The past few years have been, all over the world, a time of profoundly overdue reckoning. We at Brick Books mourn the deaths of George Floyd, Regis Korchinski-Paquet, Tony McDade, Chantel Moore, Rodney Levi, and so very many Black and Indigenous people who should be alive today. We echo calls for the radical reimagining of our societal structures—police forces, education systems, prisons—and for the declaration of anti-Black racism as a public health crisis. In solidarity, we join our voices with those who are protesting and writing and speaking and singing and crying out against systemic racism and state-sponsored violence. We must use this moment to propel the work of dismantling white supremacy.

For the past several years, we at Brick Books have been facing our lack of diversity. As a white-run publishing house with a white-majority staff, we recognize that there is serious work to be done to equitably share power with and support Black and Indigenous writers and literary arts workers, including those on our list and staff, and we recommit ourselves to this project with urgency. We will, as a collective, continue to focus on our organizational structure by actively seeking ways to make Brick Books’ internal culture an anti-racist environment; to further prioritize the hiring of Black, Indigenous, and racialized editors and staff (including those who are queer, trans, two spirit, neurodiverse, and/or disabled) as positions become available; to commit to fair compensation for those roles; and to centre diversity and inclusion in our acquisitions, curatorial, and promotional practices.
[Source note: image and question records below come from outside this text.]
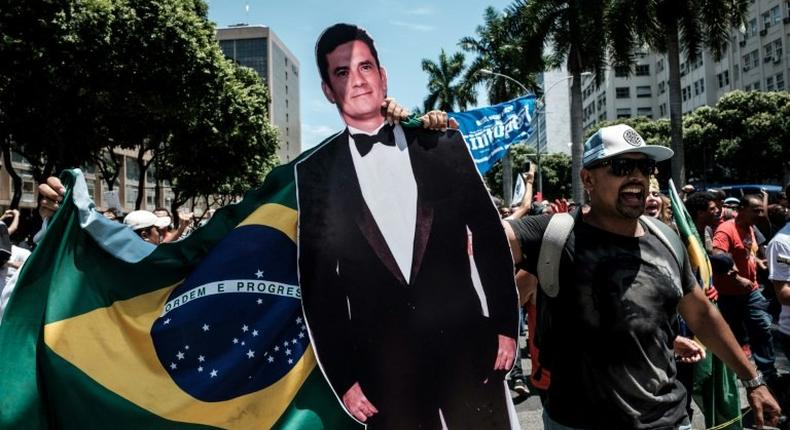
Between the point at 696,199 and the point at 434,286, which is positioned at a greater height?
the point at 696,199

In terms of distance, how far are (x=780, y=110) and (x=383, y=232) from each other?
4649 cm

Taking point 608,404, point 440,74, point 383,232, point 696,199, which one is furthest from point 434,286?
point 440,74

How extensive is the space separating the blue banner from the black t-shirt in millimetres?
1591

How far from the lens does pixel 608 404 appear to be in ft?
8.79

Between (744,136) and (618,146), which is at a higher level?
(744,136)

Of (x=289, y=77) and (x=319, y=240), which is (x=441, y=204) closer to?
(x=319, y=240)

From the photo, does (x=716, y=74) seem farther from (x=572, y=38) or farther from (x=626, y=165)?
(x=626, y=165)

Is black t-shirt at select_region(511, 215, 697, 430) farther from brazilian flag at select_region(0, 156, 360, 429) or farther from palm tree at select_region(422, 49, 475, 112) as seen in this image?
palm tree at select_region(422, 49, 475, 112)

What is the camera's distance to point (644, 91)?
83.3m

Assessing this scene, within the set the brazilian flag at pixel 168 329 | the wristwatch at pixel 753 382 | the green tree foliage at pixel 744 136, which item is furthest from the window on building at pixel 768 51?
the brazilian flag at pixel 168 329

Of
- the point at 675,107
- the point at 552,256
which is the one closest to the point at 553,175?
the point at 675,107

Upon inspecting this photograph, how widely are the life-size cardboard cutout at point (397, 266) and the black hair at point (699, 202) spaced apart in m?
3.86

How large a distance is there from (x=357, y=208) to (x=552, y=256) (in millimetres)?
893

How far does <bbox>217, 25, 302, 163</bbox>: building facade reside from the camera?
123 meters
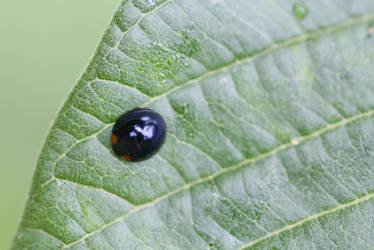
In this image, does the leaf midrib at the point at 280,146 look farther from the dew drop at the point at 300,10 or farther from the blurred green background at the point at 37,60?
the blurred green background at the point at 37,60

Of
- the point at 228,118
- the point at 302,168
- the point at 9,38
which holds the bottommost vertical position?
the point at 302,168

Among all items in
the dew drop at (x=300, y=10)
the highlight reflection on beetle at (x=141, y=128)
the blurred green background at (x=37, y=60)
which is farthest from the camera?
the blurred green background at (x=37, y=60)

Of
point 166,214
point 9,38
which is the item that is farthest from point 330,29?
point 9,38

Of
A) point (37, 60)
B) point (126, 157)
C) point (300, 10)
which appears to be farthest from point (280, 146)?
point (37, 60)

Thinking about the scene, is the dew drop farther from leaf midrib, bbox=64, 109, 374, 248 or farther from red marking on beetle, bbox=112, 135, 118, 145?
red marking on beetle, bbox=112, 135, 118, 145

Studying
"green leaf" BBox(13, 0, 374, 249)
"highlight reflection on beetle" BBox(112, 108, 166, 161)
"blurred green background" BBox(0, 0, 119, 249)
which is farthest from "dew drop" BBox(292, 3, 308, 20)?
"blurred green background" BBox(0, 0, 119, 249)

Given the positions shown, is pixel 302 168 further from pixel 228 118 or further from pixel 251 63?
pixel 251 63

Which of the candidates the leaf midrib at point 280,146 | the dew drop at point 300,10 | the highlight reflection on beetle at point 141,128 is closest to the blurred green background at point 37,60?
the highlight reflection on beetle at point 141,128

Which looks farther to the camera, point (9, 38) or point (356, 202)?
point (9, 38)
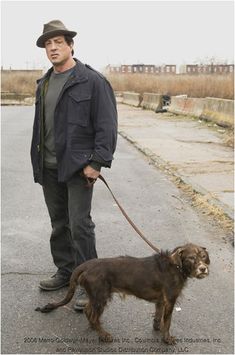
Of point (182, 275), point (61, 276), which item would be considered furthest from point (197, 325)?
point (61, 276)

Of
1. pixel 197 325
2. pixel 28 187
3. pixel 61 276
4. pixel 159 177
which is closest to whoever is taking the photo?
pixel 197 325

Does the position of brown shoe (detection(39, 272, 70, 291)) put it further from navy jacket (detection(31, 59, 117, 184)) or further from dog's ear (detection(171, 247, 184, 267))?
dog's ear (detection(171, 247, 184, 267))

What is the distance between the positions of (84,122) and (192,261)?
4.67 ft

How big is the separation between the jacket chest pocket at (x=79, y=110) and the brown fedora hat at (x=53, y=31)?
1.73 ft

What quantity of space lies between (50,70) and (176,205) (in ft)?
12.6

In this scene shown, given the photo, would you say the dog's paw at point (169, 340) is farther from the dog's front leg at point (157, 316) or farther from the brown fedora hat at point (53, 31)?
the brown fedora hat at point (53, 31)

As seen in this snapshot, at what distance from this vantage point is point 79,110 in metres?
4.09

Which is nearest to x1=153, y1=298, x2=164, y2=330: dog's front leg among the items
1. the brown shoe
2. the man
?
the man

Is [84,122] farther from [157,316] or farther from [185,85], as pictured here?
[185,85]

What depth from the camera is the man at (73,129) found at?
13.4 ft

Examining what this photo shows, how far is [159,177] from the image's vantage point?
9.84 metres

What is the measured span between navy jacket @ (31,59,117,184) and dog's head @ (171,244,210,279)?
0.99 metres

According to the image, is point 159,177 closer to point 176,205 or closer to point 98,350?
point 176,205

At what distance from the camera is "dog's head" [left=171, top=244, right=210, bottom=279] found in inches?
140
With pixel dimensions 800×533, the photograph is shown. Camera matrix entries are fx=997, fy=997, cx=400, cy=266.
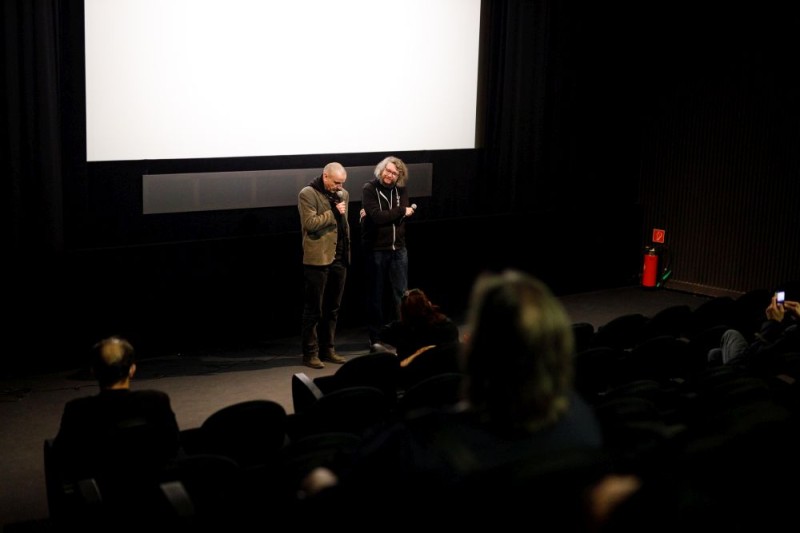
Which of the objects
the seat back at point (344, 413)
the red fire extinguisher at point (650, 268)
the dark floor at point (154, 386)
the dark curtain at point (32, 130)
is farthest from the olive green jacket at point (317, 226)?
the red fire extinguisher at point (650, 268)

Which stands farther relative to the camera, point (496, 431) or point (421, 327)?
point (421, 327)

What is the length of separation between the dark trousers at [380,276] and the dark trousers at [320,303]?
1.07ft

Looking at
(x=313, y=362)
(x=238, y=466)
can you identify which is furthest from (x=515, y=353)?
(x=313, y=362)

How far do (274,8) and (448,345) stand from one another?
3.42 meters

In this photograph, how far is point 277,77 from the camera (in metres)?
7.21

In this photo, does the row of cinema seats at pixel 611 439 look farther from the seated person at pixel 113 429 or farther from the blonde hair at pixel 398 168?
the blonde hair at pixel 398 168

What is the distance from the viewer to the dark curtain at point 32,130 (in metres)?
5.94

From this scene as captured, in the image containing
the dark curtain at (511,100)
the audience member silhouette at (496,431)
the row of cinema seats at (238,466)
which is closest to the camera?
the audience member silhouette at (496,431)

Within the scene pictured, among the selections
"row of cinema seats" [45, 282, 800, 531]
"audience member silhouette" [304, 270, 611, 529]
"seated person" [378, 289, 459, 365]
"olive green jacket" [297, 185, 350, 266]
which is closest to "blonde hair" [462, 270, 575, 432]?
"audience member silhouette" [304, 270, 611, 529]

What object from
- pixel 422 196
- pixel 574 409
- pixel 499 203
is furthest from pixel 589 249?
pixel 574 409

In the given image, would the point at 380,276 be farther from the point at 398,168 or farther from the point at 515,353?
the point at 515,353

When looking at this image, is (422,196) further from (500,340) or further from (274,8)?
(500,340)

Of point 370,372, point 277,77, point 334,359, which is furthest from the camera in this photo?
point 277,77

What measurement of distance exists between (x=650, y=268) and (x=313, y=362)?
4233 millimetres
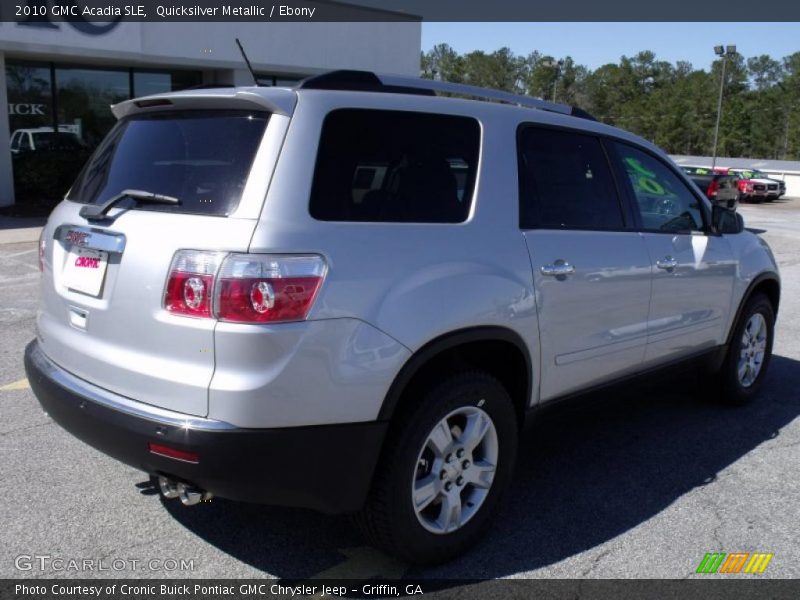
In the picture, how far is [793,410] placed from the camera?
5309mm

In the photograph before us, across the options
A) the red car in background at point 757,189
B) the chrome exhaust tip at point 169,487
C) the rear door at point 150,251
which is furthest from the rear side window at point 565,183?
the red car in background at point 757,189

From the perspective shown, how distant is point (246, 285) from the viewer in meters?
2.52

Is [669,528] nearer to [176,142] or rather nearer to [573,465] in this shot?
[573,465]

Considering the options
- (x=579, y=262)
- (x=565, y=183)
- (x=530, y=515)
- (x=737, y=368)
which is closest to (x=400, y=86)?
(x=565, y=183)

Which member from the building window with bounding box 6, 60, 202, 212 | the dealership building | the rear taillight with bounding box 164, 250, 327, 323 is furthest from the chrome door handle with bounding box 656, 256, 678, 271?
the dealership building

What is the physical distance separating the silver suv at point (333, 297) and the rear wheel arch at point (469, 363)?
0.01 meters

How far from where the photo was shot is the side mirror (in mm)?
4746

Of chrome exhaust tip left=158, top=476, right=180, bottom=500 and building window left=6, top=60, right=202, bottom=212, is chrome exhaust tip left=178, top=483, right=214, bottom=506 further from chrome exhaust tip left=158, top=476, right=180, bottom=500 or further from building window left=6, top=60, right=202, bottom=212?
building window left=6, top=60, right=202, bottom=212

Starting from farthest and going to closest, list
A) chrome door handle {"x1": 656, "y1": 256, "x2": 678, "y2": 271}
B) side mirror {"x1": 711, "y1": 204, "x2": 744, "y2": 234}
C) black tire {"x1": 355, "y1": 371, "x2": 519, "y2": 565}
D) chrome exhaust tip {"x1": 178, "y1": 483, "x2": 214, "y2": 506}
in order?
side mirror {"x1": 711, "y1": 204, "x2": 744, "y2": 234} < chrome door handle {"x1": 656, "y1": 256, "x2": 678, "y2": 271} < black tire {"x1": 355, "y1": 371, "x2": 519, "y2": 565} < chrome exhaust tip {"x1": 178, "y1": 483, "x2": 214, "y2": 506}

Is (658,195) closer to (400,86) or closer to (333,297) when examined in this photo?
(400,86)

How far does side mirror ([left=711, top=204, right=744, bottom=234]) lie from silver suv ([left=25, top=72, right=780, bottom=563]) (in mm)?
1271

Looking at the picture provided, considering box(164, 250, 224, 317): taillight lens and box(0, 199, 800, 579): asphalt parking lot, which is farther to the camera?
Answer: box(0, 199, 800, 579): asphalt parking lot

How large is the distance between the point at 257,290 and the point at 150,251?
0.48 metres

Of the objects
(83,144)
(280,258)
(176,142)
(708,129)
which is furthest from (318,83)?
(708,129)
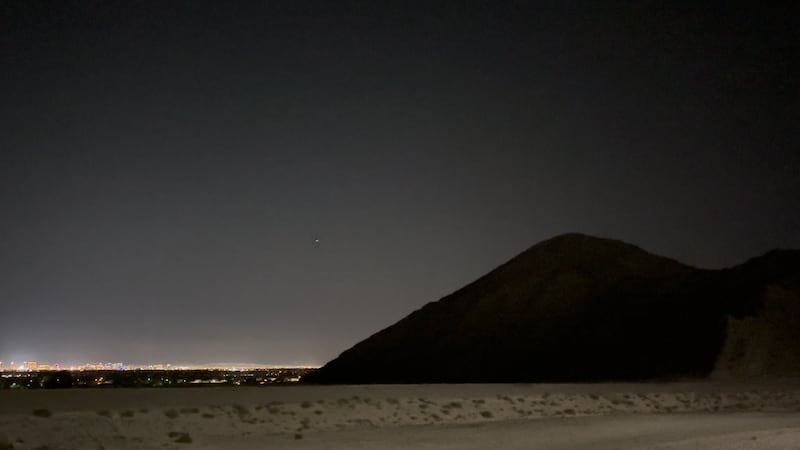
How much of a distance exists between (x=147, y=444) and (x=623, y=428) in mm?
12799

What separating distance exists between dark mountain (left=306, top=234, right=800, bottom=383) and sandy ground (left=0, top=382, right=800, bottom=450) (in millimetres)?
25845

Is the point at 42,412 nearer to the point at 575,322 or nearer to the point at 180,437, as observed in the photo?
the point at 180,437

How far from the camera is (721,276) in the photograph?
62.3 metres

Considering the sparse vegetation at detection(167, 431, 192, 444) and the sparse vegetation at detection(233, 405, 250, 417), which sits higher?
the sparse vegetation at detection(233, 405, 250, 417)

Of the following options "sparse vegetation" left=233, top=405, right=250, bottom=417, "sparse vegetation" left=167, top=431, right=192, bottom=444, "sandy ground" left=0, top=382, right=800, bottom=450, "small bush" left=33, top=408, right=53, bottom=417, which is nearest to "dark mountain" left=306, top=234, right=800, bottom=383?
"sandy ground" left=0, top=382, right=800, bottom=450

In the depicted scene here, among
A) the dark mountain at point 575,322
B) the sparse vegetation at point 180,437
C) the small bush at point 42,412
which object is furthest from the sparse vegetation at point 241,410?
the dark mountain at point 575,322

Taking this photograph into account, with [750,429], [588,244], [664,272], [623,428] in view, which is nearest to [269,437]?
[623,428]

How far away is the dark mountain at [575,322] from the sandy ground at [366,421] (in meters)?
25.8

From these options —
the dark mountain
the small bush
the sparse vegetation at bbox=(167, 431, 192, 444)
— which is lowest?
the sparse vegetation at bbox=(167, 431, 192, 444)

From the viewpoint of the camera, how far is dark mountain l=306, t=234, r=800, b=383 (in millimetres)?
53125

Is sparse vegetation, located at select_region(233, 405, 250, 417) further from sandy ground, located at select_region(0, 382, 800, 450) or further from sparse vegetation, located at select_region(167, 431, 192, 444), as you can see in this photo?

Poetry belongs to everyone. Black and Indigenous poets and other poets of colour have long had to fight to have their voices heard in a publishing environment dominated by upholders of colonial values who purport to judge what is and isn’t representative of human experience. Our own publishing history has been both informed and limited by Eurocentric ideals about what counts as literary. The diversity of a poetry list reflects the depth and breadth of that publisher’s understanding of what poetry has been, is, and can be. We are committed to amplifying the voices of Black, Indigenous, and racialized poets who continue to show us all what poetry is.